## Brief
Duplicate the portion of the graphene claims text below, starting with "5. The process" and going on through "and mixtures thereof.".

## Document text
2. The process for producing nano-scaled graphene plates as defined
in claim 1, wherein said step of exfoliating comprises subjecting
said graphite particles to a treatment selected from the group
consisting of an interlayer chemical attack, intercalation,
foaming, heating, and combinations thereof.
3. The process for producing nano-scaled graphene plates as defined
in claim 2, wherein said step of exfoliating comprises an
interlayer chemical attack or intercalation treatment, followed by
heating.
4. The process for producing nano-scaled graphene plates as defined
in claim 3, wherein said heating step comprises pre-heating a
furnace to a desired temperature and then rapidly placing said
graphite particles, after said interlayer chemical attack or
intercalation treatment, in said furnace for a duration of time
sufficient to cause exfoliation.
5. The process for producing nano-scaled graphene plates as defined
in claim 1, wherein said sub-step of heating comprises microwave
heating.
6. The process for producing nano-scaled graphene plates as defined
in claim 1, wherein said step of exfoliating comprises contacting
said graphite particles with an oxidizing agent selected from the
group consisting of nitric acid, potassium chlorate, chromic acid,
potassium permanganate, potassium chromate, potassium dichromate,
perchloric acid, phosphoric acid, sulfuric acid, trifluoroacetic
acid, organic acid, and mixtures thereof.

## The data
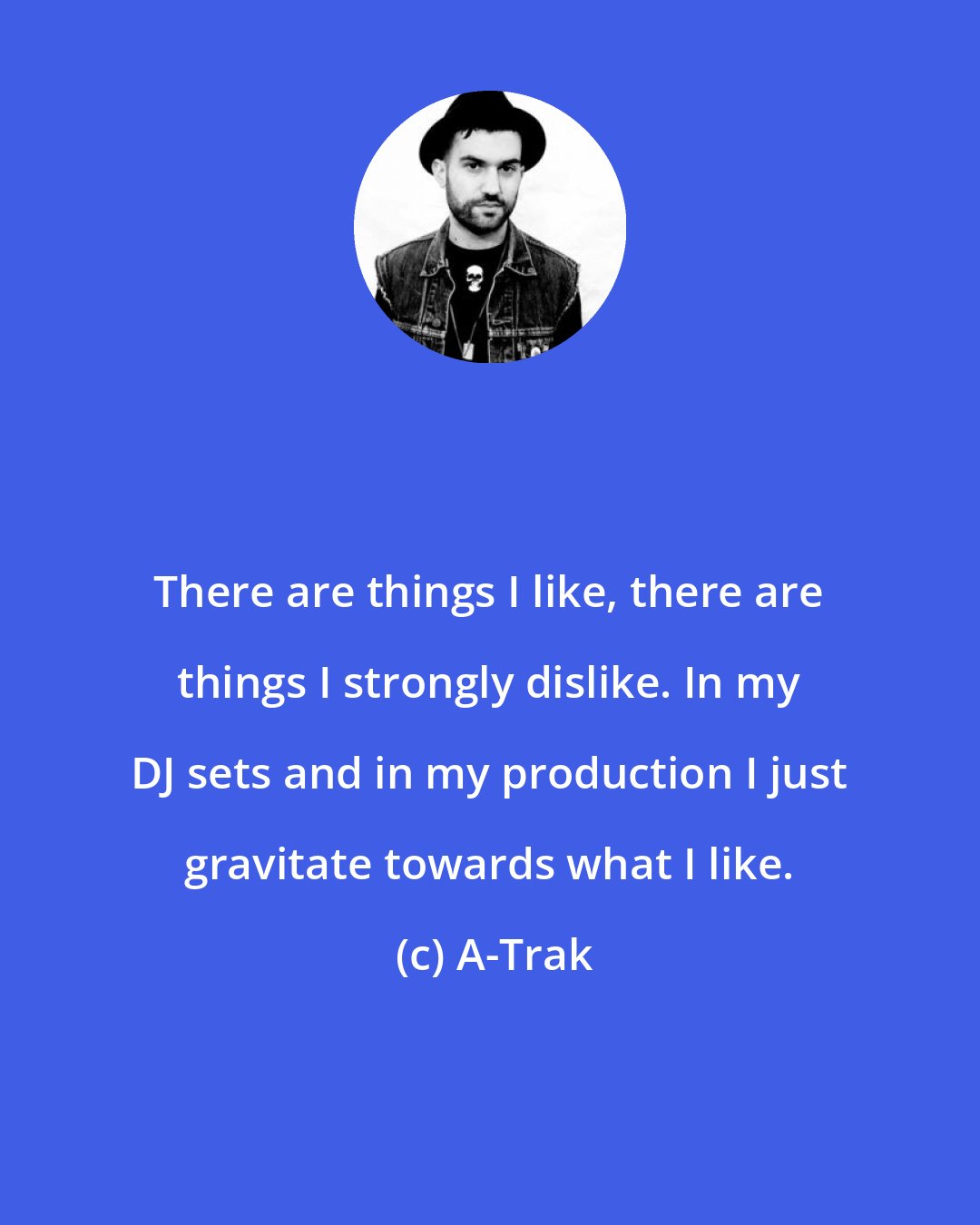 A-Trak: There are things I like, there are things I strongly dislike. In my DJ sets and in my production I just gravitate towards what I like.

## Result for this exercise
5. The process for producing nano-scaled graphene plates as defined
in claim 1, wherein said sub-step of heating comprises microwave
heating.
6. The process for producing nano-scaled graphene plates as defined
in claim 1, wherein said step of exfoliating comprises contacting
said graphite particles with an oxidizing agent selected from the
group consisting of nitric acid, potassium chlorate, chromic acid,
potassium permanganate, potassium chromate, potassium dichromate,
perchloric acid, phosphoric acid, sulfuric acid, trifluoroacetic
acid, organic acid, and mixtures thereof.